Tulca and their logo have this really attractive urban, scratchy, film-reel feel to it. It's a good representation of my Galway winter; nostalgic, foreign and exciting in that urban way and cosy. |
I feel like going to Tulca
is mostly a formality. It's cultural and it's high-brow and I love art
exhibitions and meeting enthusiastic artsy people so much but...I get the sinking feeling that it won't light my artsy fire. That I'll be dissatisfied. Another
cynicism bomb dispells. Mostly because, besides giving in to my basic
artistic tastes, I am always on the look out for two more things when
I peruse a visual arts festival;
1. Public accessibility
2. The triumph of young
local artists over the recession and over Art-World conventions
It would be totally
unreasonable for me to suggest that the creators and instigators of
Tulca didn't think to represent these in their festival. In fact,
they did; I read the curator's piece in their programme. They're doing this whole theme of Landscape this year, which I am all over (as long as it's urban, of course, otherwise it's figurative art all the way). However I
will be mercilessly hawking out the festival for the various
gradients of these two factors, because that's my pathology. And
Tulca is a fairly traditional and publicly funded arts festival and is not going to be nearly as accessible for the public and and
youth-art-innovating as...my...dream arts festival...would be...
I'm approaching this with the gait of a real outsider, who has a measured interest in art and art shows, but is unfamiliar with any of the artists or the conventions in place. But who, all the same, knows what she wants.
Tulca Artists I'm looking
forward to:
- David Helper
For all of the artists I searched whose name did NOT immediately pop up in google with a catalogue of your work; you should be thoroughly ashamed.
All of these artists feature the following tags – cities, decay, technical work, nostalgia. That's my melting pot of art-awesome right there. As beautiful as a Brazilian. As for the other artists in the festival, the descriptions in the lovely free booklet either didn't sway my interest or were far too dense and honestly, I got incredibly bored reading them. I'll let that speak for itself, really. I'll stay open-minded because art is great the way it does that to you and I will report back if I discover an absolute diamond in the rough.
In the artists I've chosen
to get excited about, they feature visual art and photography. Not much
video installation or sculpture.

--

- **REQUIRED TASKS**:
**A)** Decide whether each statement below agrees with the blog post about the Tulca festival, answering yes or no and quoting the words of the post that settle it. (i) The festival's theme this year is Landscape. (ii) The writer already knows most of the festival's artists. (iii) The artists the writer picked work mainly in video installation and sculpture.
**B)** Carry on the blog post about the Tulca festival, starting after its final sentence.

- **ENTRIES SUPPLIED**:
--

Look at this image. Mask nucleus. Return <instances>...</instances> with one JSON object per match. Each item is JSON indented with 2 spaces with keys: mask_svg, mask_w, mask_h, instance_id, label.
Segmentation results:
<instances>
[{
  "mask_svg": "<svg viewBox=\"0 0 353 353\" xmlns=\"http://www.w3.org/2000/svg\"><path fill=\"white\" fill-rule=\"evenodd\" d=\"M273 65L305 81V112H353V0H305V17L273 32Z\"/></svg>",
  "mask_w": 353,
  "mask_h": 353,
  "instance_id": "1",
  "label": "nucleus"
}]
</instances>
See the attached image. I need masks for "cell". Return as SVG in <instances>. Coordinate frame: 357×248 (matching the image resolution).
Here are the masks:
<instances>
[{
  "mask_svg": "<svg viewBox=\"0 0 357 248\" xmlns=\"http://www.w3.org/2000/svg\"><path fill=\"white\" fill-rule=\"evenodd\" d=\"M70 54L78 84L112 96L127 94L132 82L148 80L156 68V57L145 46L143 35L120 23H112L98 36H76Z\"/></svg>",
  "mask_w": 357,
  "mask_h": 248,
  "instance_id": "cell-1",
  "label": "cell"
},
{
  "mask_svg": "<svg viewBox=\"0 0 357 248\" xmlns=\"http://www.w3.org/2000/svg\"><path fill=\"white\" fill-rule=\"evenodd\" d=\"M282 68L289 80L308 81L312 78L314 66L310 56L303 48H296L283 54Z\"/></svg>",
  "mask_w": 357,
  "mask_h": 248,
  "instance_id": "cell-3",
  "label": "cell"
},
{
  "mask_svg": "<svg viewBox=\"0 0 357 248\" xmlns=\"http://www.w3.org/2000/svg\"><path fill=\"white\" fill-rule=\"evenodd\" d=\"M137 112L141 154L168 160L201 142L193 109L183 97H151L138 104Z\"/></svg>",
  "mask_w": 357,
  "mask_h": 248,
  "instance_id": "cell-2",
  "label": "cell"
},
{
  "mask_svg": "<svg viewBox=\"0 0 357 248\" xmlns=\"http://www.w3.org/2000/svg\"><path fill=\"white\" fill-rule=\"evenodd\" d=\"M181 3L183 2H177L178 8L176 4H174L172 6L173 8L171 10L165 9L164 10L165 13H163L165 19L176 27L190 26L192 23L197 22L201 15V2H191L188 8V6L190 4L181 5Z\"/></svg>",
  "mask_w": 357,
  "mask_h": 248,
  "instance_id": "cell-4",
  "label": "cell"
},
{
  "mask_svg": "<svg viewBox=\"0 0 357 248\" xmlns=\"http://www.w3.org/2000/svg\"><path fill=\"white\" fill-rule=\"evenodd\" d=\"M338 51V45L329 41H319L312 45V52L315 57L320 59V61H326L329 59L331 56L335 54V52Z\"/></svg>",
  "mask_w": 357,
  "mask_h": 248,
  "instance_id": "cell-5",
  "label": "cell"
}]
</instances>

--

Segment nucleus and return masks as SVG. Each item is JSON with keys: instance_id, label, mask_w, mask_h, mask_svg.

--

- **TASK ANSWERS**:
**A)**
(i) Yes: "They're doing this whole theme of Landscape this year"
(ii) No: "is unfamiliar with any of the artists or the conventions in place"
(iii) No: "Not much video installation or sculpture."

**B)**
I gotta say: I'm not big
on video installations. They just don't do it for me. I appreciate
video installations in this very forced and pained way, like I how I
would react to one of our many aging relatives in nursing homes
across England telling a mumbling, long-winded, dithering story that
certainly has a lot of personal and historical importance and wisdom
but invokes no interest in me whatsoever; “Oh, that's nice. That
must have been a challenge at the time. Ooh. Obviously a lot of
effort went into that endeavour. I appreciate your attempt to
communicate with me and probably try and teach me something.” etc.
Of course I have my own
wee gripe and bias about video installations being Versus-with-a-captial-V
public accessibility. Video installations, along with performance
art, serve as those very broad generalisation stamps that immediately give the elitism and hipster-ism labels. This of course isn't fair but, alas, public relations are public relations and artworld
tropes are artworld tropes (can't wait until I can get into researching the meat of this reality, a la Sarah Thornton and her Irish equivalents).
Aideen Barry is an Irish performance artist who is really fucking cool and fantastical, however. She opened the ArtSoc exhibtion in 2010 *smug*. |
I am already itching to do
some gallery-hopping (oh the bliss) and I am also pining a bit for my
amateur Galwegian artists and art admins who are as of yet
undiscovered and un-art-festivaled and who lounge dejectedly in their mouldy semis exhaling pure gaseous
Potential (one of the principal elements on the Artist Periodic
table. Yes I will make an infographic of that) into the atmosphere,
which I bottle and then breathe in surreptitiously at night time
underneath my duvet.
The opening night itself was yesterday, I got some photos on the old camera phone, and had lots of wine like I had hoped.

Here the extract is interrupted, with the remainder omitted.